Thursday, February 14, 2008

Writing Vets

It’s still early on Valentine’s Day as I write this. I’m operating on little sleep, the sun isn’t up yet, and I have just returned from taking my wife to LAX for a daytrip to the Bay Area. But I was “on my J” and had bought the card, candy and flowers yesterday, and hid the flowers in water in the garage. Now, as I sit down to tap out this second guest post for The Rap Sheet, I’m thinking about a couple of nights ago, Tuesday.

I was invited to a screening of Operation Homecoming. So I get to the theater to hook up with my two friends. Both are writers, and both are gay ... or that is, one is gay and one is a lesbian ... or is it that “gay” as a term covers both? At any rate, we’re in the lobby and they start talking about the pressure to make love on Valentine’s Day. The male says he jolly well might not feel like doing so, but there is that pressure to perform. The woman says do it early in the morning to get it out of the way. Which at my age, hell, I’m just happy to open my eyes. But just thought I’d pass along those Valentine’s Day tips.

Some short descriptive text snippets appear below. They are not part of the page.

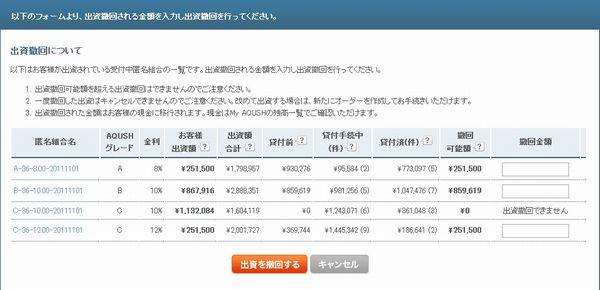 20111118撤回可能額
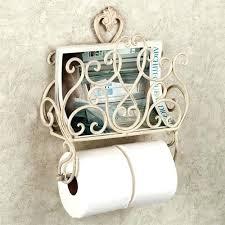 wall mount magazine rack toilet. Wall Magazine Holder Holders Plastic Hanging  Rack Bathroom . Mount Toilet
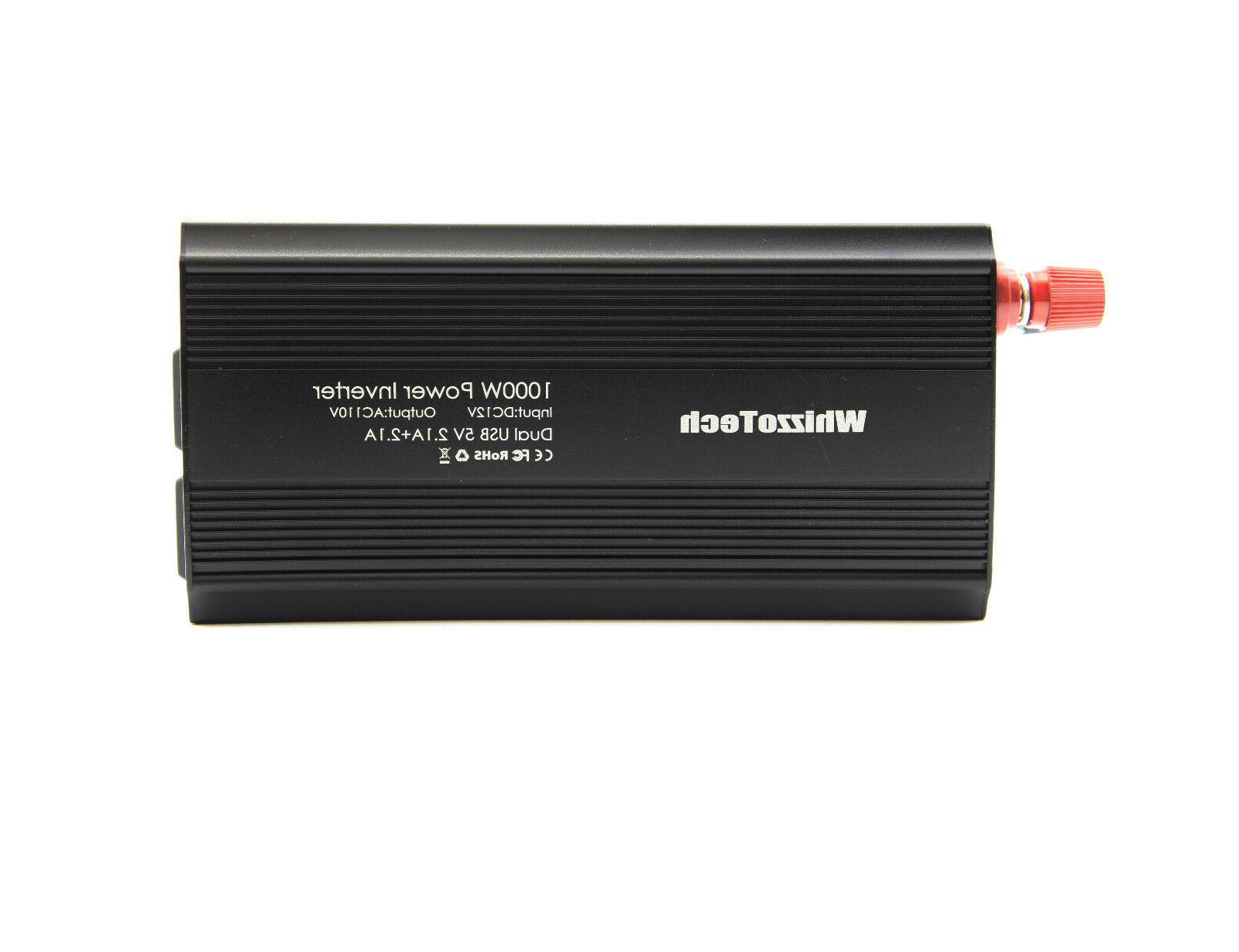1000W 2000W Car Power Inverter 12V AC 110V 2 Outlets RV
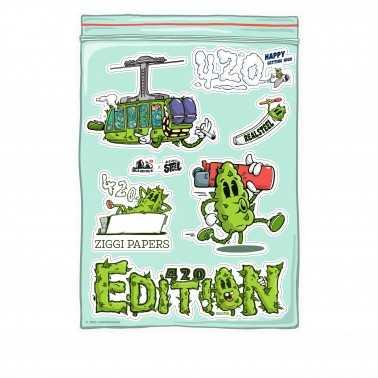 Ziggi Schwiiz x Realsteel 420 Edition Stickers
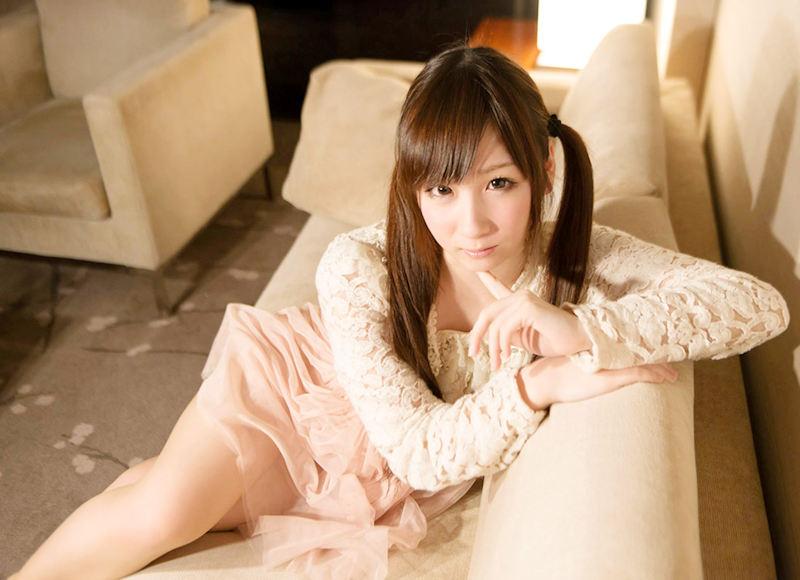 可愛い ツインテール 美女 美少女 エロ画像【44】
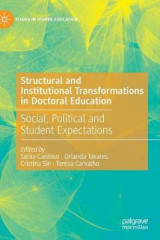 Omslag - Structural and Institutional Transformations in Doctoral Education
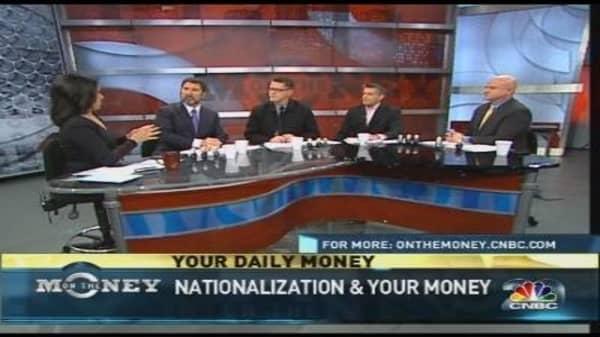 Debating Nationalization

Anyway, the cool thing, writing-wise, is that Operation Homecoming is an Oscar-nominated documentary wherein Iraqi vets (and I don’t mean veterinarians in Iraq [which might very well be an interesting subject]) and others tell their own story of a gripping experience over there, or back here in the case of a marine who escorts dead soldiers being shipped home. As the real GI is on camera, starting to tell his or her tale, the film segues to a re-creation--each segment is handled differently, from animation to actuals--and an actor provides a voice-over narration, reading the piece the vet workshopped. This documentary grew out of a series of writing workshops sponsored by the National Endowment for the Arts (NEA). Writers such as Vietnam vets Joe Haldeman (The Forever War), Tobias Wolff (This Boy’s Life) and others, including Tom Clancy (The Hunt for Red October) and Marilyn Nelson (Carver: A Life in Poems, and daughter of a Tuskegee Airmen), who, according to NEA chairman Dana Gioia, came up with this great idea, conducted these workshops in various places with some 6,000 participants. There’s also a published anthology of these and other non-fiction and fiction-based-on-facts pieces, available from Random House.

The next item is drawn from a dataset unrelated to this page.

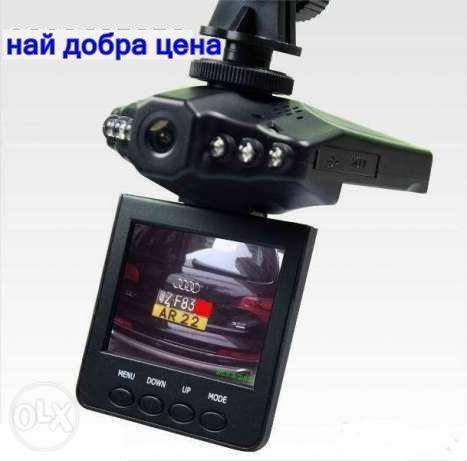 ПРОМО ЦЕНА !! Качествен видеорегистратор DVR 1280x960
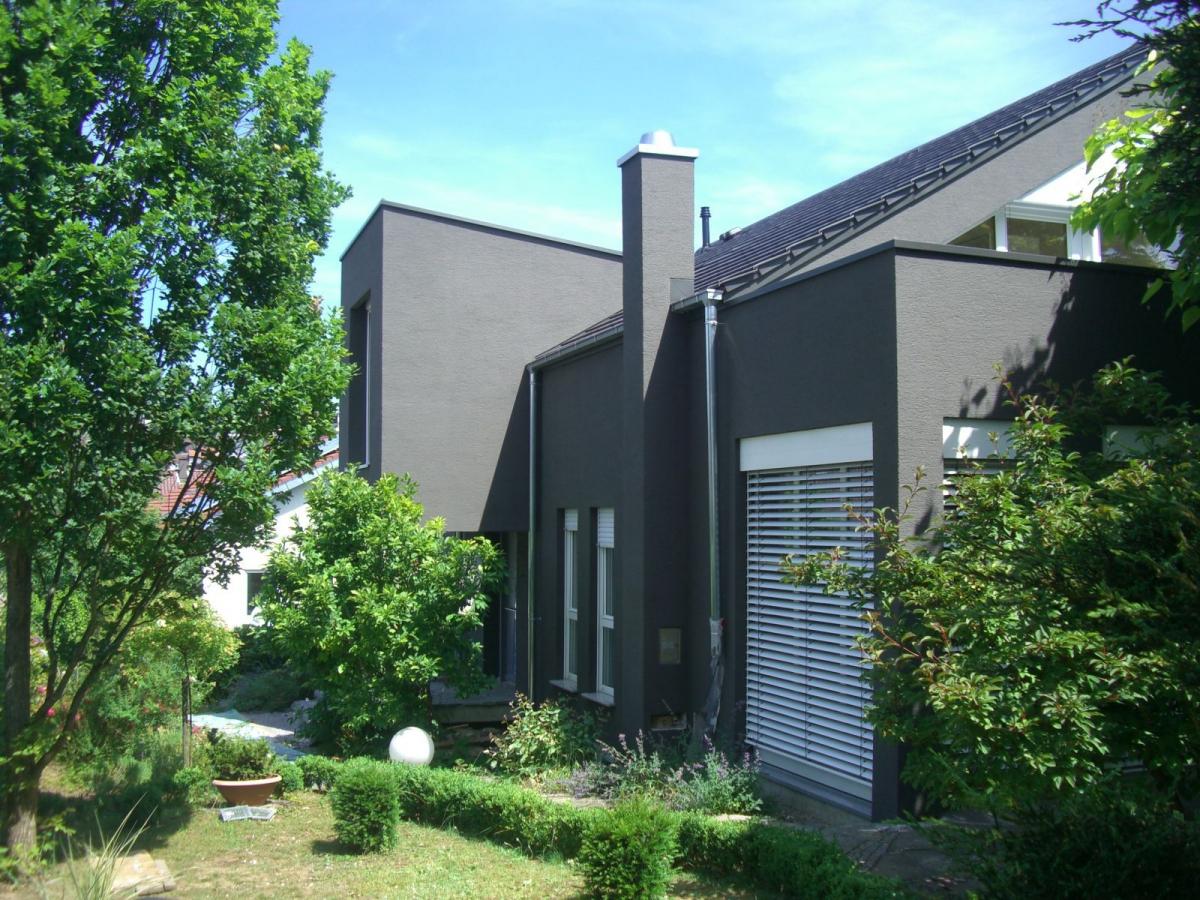 Dachumbau und Neugestaltung Wohnhaus / Niefern-Öschelbronn / 2015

Even though writing about war is not directly crime and mystery writing (though there are plenty of characters populating my books who have a military background), as an author, I’m always charged to be in the writing environment and to hear how others are turned on by the craft. Then, too, seeing the doc also helped me get fresh perspective on my recently concluded online mystery novella, The Underbelly. The protagonist is a semi-homeless Vietnam vet named Magrady who stumbles into a mystery involving a disabled friend’s disappearance from Skid Row. I’m now going back through the text of that story, doing some tightening and rewriting in preparation for the hardcopy version of The Underbelly by an indie press I can’t name at this juncture, as George Bush I would say.

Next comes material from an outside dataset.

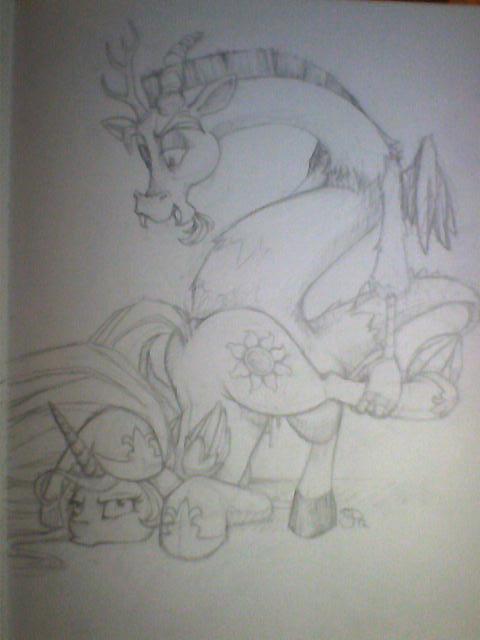 pony little my game Crystal r. fox nude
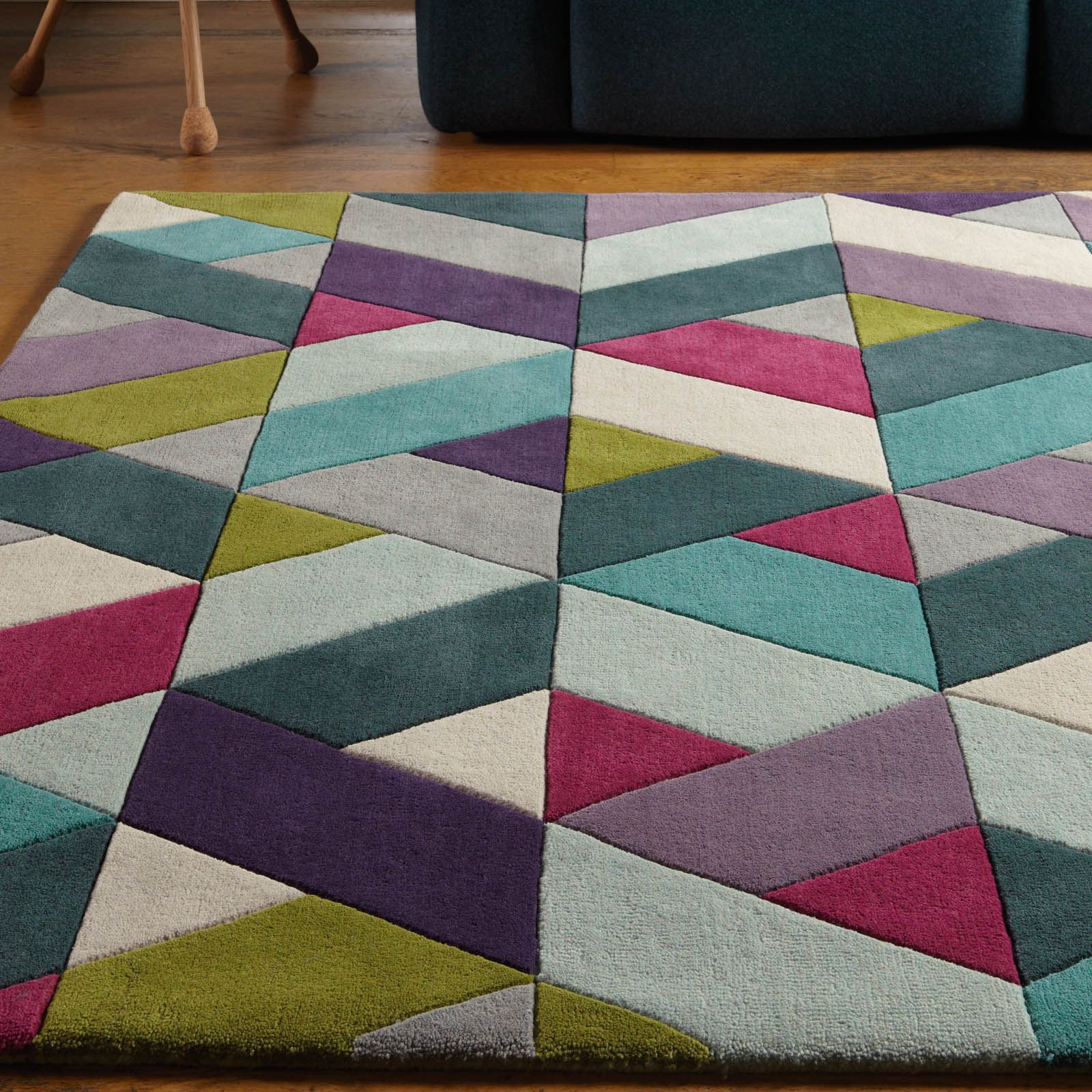 Funk Chevron Rugs In Blue And Green Online From The Rug Er Uk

One of the obvious things driven home to me by composing a serial was to be careful not to write myself into a corner. Even though I worked from an outline, if there was a character trait or a bit of business about the plot introduced in, say, the second installment, I damn well better make sure it pays off or is at least consistent with the body of the tale by the 10th installment. I’d like to say that I didn’t trip myself up, but that would be a fib. I think I got the big stuff right, but some details escaped me. Lessons learned as I get deeper into Citizen Kang.

OK, I’m running out of steam and gonna jump in the shower. But I leave you with this mini-contest challenge. In The Underbelly, Magrady is only referred to thusly, by his last name. I want to give him a first name for the print version. So if you haven’t read any of the story, and are so inclined, bop over to the site when you have the time and read a few installments, and see what bubbles up for you as a name his mama would have given him. Your No-Prize, True Believer, as Stan Lee would say, is in the mail. Seriously, though, you’ll be acknowledged in the book for coming up with the name, if I decide to go ahead and use it.